╭─ SUPPLIED RECORDS

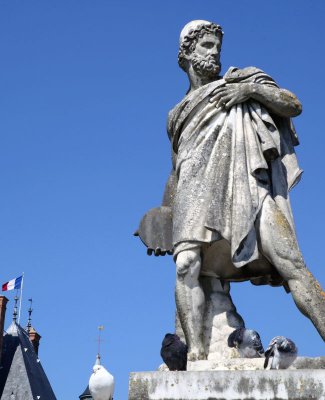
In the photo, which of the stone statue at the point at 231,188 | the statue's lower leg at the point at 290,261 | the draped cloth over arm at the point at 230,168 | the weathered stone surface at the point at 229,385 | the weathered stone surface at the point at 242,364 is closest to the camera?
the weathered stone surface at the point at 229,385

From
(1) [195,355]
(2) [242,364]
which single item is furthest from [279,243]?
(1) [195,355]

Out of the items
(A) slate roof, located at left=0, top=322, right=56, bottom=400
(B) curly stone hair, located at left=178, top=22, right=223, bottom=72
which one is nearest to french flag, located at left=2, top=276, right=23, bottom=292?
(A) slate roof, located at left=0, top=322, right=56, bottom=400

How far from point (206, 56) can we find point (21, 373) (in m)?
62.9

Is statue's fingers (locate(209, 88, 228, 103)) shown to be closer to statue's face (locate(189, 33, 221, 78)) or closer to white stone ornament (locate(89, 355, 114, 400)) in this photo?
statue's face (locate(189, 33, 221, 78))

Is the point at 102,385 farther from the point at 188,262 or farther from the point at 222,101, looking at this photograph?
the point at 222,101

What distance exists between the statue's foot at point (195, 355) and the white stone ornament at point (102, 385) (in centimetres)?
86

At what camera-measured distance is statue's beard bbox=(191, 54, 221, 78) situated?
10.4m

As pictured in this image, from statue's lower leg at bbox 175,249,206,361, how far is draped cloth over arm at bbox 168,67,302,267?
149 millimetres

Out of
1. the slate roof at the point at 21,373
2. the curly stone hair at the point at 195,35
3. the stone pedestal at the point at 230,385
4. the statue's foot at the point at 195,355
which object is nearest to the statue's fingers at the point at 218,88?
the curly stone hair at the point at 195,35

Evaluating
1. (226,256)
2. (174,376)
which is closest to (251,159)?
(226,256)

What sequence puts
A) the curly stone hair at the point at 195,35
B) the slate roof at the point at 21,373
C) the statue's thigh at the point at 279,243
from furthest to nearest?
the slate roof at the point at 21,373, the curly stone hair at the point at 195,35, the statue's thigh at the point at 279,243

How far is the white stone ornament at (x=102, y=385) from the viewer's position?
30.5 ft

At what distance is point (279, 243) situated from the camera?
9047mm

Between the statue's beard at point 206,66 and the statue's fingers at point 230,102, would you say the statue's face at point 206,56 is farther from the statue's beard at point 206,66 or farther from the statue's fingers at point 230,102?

╰─

• WHAT TO DO: Copy the entries exactly. Leave out the images.

• EXERCISE SOLUTION:
In the photo, which of the stone statue at the point at 231,188 | the statue's lower leg at the point at 290,261 | the draped cloth over arm at the point at 230,168 | the weathered stone surface at the point at 229,385 | the weathered stone surface at the point at 242,364 is closest to the camera?
the weathered stone surface at the point at 229,385

From
(1) [195,355]
(2) [242,364]
which single item is furthest from [279,243]?
(1) [195,355]

Out of the items
(A) slate roof, located at left=0, top=322, right=56, bottom=400
(B) curly stone hair, located at left=178, top=22, right=223, bottom=72
which one is nearest to french flag, located at left=2, top=276, right=23, bottom=292?
(A) slate roof, located at left=0, top=322, right=56, bottom=400

How far from point (206, 56) can we find point (21, 373) (in m)?
62.9

Is statue's fingers (locate(209, 88, 228, 103)) shown to be closer to statue's face (locate(189, 33, 221, 78)) or closer to white stone ornament (locate(89, 355, 114, 400)) in this photo?
statue's face (locate(189, 33, 221, 78))

Is the point at 102,385 farther from the point at 188,262 or farther from the point at 222,101, looking at this photograph?
the point at 222,101

What distance exists between the statue's foot at point (195, 355) and the white stone ornament at point (102, 385) (in centimetres)?
86

At what camera-measured distance is statue's beard bbox=(191, 54, 221, 78) situated?
10.4m

As pictured in this image, from statue's lower leg at bbox 175,249,206,361, how far is draped cloth over arm at bbox 168,67,302,267?
149 millimetres

Out of
1. the slate roof at the point at 21,373
2. the curly stone hair at the point at 195,35
3. the stone pedestal at the point at 230,385
4. the statue's foot at the point at 195,355
which object is nearest to the statue's fingers at the point at 218,88?
the curly stone hair at the point at 195,35

Evaluating
1. (226,256)
2. (174,376)
which is closest to (251,159)?
(226,256)

What sequence puts
A) the curly stone hair at the point at 195,35
B) the slate roof at the point at 21,373
C) the statue's thigh at the point at 279,243
from furthest to nearest?
the slate roof at the point at 21,373, the curly stone hair at the point at 195,35, the statue's thigh at the point at 279,243

How far is the white stone ornament at (x=102, y=385) from the viewer's position?
30.5 ft

At what distance is point (279, 243) situated from the camera?
9047mm

Between the statue's beard at point 206,66 and the statue's fingers at point 230,102, would you say the statue's face at point 206,56 is farther from the statue's beard at point 206,66 or farther from the statue's fingers at point 230,102?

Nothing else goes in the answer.